Hehehe, iya, saya dah paham Ning, tapi harusnya penjelasan ini juga dilink-kan ke FB-nya Nuning, jadi biar ga terjadi salah penafsiran 🙂
tulisan itu tidak ada di fb ku, tapi fb nya temenku yang dulu (alhamdulillah) sempat aku save, karena setelah ditelusuri kembali halaman tersebut tidak ditemukan (ntah sudah dihapus atau dirubah settingan privasinya) jadi tidak bisa di cantumkan link-nya di sini
kata gubernurnya orang jawa barat, vaksin biofarma buatan indonesia itu halal. malah dipake oleh negara2 OKI…
kalo ini link pekan imunisasi nasional di Jawa Barat
http://www.youtube.com/watch?v=3JVRzKayUqM
yang lebih lanjut lagi setelah imunisasi seharusnya dicek titer antibodi dalam darah setelah 1 bulan dari vaksinasi. apakah sudah memenuhi persyaratan kebal penyakit tersebut atau belum .jika belum , maka perlu dilakukan vaksinasi ulang sebagai booster
sepakat banget dengan pernyataan ini ..
membuat vaksin halal memang tantangan.. insya Allah ada pahala dari Allah karena bermanfaat untuk banyak muslim.
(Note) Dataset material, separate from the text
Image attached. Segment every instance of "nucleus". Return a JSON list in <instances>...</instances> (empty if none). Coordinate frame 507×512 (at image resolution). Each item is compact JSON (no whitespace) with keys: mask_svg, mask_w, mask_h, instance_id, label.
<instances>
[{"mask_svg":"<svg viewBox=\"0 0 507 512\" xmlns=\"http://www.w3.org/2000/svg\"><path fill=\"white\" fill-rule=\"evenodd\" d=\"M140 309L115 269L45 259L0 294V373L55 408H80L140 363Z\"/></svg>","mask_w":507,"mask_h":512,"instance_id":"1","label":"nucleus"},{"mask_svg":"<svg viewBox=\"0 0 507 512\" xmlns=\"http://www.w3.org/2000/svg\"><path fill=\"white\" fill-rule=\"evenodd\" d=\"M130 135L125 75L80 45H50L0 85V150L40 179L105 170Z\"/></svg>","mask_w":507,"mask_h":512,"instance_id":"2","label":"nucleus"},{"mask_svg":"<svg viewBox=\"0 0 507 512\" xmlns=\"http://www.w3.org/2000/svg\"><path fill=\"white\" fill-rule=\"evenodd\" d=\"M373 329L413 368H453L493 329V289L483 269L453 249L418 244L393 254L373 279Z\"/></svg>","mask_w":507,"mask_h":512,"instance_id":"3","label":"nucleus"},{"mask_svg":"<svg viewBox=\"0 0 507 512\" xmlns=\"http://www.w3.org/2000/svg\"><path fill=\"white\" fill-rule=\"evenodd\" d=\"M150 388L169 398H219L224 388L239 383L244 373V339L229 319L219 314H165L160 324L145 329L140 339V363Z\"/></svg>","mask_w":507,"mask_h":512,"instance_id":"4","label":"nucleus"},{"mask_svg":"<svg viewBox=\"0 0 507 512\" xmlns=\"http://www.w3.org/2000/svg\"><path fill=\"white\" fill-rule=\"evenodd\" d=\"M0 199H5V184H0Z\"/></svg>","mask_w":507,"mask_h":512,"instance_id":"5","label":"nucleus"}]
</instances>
yup, tahnik dst. orang sering memaparkan bahwa yang pro imunisasi itu anti thibunnabawi…
ini bacaan tambahan..
biar ngga bingung mbak..
http://www.facebook.com/notes/raehanul-bahraen/permasalahan-imunisasi-dan-vaksinasi-tuntas-insya-allah-/10150421159136763
itu DTaP bukan DTwP.
kalo combo itu DTwPHb
maaf ikutan nimbrung…
ehehehe
alhamdulillah….. d twitter bs follow @dr_piprim blio dokter pro vaksin, pro thibbunnabawi jg.
sy ada lagi pro kedokteran modern n thibbunnabawi =D
q cm mau nambahkn aja. smua hal yg akan kita lkukan pssti ada konsekuwensinya.
nah skr bgamn kita mnyikapinya. postingan d atas tu mmberi informasi bg yg blm tau.